Work instructions —
In the material below, find each line with the string "over" and copy it.

[[ Study material, beginning ]]

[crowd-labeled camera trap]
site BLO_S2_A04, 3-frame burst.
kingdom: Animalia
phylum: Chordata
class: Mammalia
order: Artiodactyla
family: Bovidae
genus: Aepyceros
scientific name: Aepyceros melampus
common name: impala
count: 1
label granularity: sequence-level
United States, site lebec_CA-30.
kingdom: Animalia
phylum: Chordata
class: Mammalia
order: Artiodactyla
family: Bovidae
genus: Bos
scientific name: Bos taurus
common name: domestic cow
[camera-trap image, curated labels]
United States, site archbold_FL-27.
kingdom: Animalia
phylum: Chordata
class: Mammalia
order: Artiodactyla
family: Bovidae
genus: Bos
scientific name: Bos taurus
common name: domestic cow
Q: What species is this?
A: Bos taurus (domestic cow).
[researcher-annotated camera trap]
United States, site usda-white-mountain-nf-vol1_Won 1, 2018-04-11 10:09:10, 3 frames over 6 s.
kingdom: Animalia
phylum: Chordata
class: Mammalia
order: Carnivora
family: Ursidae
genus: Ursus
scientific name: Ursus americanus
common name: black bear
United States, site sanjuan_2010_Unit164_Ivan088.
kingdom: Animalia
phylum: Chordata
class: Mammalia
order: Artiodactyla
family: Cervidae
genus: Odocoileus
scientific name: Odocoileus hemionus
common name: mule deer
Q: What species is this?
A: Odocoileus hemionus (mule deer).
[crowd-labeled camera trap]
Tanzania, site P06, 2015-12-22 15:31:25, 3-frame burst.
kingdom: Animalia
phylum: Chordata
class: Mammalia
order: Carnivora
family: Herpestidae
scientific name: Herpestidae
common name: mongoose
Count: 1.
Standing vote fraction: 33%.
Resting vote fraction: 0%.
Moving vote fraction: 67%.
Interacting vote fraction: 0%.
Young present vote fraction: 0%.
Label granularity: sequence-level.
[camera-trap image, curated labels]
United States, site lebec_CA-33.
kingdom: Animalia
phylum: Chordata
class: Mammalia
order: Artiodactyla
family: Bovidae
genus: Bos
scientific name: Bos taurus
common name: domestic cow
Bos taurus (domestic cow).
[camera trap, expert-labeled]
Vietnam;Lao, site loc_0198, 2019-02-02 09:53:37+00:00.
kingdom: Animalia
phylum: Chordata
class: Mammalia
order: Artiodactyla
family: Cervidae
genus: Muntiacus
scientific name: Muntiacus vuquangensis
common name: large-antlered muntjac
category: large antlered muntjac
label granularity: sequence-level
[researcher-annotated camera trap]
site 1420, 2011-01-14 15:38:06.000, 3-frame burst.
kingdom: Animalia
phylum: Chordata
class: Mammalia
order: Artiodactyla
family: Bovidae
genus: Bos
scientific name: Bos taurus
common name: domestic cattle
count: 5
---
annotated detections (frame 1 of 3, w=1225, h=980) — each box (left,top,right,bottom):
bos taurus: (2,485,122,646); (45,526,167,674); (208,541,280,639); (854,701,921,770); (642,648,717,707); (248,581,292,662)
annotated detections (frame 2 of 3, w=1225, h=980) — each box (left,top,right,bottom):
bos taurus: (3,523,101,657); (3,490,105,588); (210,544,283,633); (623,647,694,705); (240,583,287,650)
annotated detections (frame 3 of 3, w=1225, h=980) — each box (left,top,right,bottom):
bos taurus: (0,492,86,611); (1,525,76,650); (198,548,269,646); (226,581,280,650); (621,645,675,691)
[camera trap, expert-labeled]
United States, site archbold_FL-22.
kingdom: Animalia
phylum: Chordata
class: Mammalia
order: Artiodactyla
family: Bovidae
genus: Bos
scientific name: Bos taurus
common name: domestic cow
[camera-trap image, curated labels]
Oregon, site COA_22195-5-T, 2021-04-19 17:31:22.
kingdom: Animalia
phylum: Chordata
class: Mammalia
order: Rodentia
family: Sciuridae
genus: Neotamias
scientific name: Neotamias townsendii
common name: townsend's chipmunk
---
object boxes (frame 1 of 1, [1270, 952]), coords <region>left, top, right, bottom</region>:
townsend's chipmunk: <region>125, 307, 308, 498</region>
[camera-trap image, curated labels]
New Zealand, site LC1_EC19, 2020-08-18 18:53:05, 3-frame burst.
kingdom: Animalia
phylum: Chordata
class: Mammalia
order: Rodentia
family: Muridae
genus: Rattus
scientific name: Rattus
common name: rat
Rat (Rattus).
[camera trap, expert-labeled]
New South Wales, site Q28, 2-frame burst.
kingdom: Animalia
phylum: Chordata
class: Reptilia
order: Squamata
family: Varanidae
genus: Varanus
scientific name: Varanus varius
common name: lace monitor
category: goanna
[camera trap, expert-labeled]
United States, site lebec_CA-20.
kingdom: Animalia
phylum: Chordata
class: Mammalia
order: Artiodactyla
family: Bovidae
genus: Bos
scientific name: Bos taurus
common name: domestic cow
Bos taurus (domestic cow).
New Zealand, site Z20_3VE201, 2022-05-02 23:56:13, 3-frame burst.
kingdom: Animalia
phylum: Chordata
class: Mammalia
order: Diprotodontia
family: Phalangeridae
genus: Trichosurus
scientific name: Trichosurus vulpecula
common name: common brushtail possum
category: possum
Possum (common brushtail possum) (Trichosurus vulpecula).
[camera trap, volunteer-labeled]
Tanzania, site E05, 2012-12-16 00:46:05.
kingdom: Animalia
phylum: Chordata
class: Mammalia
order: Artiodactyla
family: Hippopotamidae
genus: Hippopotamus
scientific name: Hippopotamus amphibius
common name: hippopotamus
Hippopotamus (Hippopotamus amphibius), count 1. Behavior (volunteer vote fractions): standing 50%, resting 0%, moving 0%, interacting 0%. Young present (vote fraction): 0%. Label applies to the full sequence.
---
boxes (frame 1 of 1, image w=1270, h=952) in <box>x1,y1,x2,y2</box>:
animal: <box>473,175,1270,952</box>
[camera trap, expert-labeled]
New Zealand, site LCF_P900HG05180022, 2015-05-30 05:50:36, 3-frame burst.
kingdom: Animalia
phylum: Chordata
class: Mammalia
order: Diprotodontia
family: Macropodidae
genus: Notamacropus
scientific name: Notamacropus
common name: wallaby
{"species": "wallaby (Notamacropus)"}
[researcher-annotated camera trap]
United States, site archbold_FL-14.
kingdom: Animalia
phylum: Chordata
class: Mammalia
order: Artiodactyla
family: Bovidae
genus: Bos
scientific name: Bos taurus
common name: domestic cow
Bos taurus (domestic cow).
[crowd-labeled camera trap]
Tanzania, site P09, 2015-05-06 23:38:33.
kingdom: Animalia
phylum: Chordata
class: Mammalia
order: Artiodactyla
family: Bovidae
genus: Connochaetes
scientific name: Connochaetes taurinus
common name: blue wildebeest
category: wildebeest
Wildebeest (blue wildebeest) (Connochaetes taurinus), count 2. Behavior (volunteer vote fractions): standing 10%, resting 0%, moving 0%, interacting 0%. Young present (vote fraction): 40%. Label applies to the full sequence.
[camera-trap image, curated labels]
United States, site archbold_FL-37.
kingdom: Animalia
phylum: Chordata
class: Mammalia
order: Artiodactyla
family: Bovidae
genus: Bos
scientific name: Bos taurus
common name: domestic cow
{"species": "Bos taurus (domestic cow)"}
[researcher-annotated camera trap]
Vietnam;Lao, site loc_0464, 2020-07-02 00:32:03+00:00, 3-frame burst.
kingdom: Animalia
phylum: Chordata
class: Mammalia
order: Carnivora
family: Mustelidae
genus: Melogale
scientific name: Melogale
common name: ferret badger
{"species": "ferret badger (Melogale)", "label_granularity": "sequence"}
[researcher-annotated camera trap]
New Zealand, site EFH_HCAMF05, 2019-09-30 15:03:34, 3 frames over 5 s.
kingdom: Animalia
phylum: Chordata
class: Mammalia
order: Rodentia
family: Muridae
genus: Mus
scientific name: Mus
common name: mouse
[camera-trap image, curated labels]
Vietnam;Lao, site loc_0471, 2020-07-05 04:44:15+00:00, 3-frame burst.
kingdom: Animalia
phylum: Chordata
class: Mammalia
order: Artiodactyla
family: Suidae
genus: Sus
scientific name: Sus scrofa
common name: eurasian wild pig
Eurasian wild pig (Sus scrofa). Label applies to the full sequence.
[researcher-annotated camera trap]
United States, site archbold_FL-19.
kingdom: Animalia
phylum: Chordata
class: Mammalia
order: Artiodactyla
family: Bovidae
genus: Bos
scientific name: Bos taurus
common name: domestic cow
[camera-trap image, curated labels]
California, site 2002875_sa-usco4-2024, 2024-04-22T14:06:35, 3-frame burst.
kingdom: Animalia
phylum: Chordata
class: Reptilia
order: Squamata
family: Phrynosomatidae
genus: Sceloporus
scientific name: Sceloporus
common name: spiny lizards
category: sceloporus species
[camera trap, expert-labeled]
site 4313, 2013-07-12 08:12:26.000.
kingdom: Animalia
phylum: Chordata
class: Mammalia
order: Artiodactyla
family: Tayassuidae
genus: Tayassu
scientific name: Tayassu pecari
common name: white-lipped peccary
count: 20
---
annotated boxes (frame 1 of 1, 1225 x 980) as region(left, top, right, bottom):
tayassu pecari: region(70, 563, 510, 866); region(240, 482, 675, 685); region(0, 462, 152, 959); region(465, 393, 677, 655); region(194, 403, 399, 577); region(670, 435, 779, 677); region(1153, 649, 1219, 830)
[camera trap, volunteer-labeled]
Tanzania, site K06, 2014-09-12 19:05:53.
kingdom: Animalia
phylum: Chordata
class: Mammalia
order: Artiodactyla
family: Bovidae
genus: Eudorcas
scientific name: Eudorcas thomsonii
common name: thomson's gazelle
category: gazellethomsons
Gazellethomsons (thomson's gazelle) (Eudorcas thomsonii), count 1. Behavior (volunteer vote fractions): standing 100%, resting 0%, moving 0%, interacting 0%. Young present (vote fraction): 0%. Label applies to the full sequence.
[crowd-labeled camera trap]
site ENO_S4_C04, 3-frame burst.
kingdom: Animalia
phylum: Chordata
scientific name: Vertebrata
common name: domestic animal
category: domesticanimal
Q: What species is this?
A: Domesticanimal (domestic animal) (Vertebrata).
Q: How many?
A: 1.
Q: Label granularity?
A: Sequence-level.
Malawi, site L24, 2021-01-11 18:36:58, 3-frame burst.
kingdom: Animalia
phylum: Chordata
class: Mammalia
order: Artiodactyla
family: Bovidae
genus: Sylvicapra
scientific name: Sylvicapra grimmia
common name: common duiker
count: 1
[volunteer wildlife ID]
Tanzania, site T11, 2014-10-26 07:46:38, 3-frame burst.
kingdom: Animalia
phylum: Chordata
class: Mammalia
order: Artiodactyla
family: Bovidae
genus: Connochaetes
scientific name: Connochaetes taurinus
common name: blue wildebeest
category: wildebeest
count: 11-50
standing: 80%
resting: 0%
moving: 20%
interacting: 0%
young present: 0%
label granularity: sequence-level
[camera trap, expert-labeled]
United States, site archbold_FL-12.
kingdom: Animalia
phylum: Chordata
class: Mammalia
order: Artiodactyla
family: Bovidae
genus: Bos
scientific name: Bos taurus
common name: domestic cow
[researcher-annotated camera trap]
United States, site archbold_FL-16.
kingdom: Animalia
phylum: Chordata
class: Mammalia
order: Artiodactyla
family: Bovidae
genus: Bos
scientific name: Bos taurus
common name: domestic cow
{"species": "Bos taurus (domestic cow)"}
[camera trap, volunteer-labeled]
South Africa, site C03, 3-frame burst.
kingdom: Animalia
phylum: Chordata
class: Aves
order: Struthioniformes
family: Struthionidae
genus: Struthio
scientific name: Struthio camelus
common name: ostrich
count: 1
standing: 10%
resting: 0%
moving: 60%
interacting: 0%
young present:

[[ Study material, end ]]

Response area —
United States, site usda-white-mountain-nf-vol1_Won 1, 2018-04-11 10:09:10, 3 frames over 6 s.
New Zealand, site EFH_HCAMF05, 2019-09-30 15:03:34, 3 frames over 5 s.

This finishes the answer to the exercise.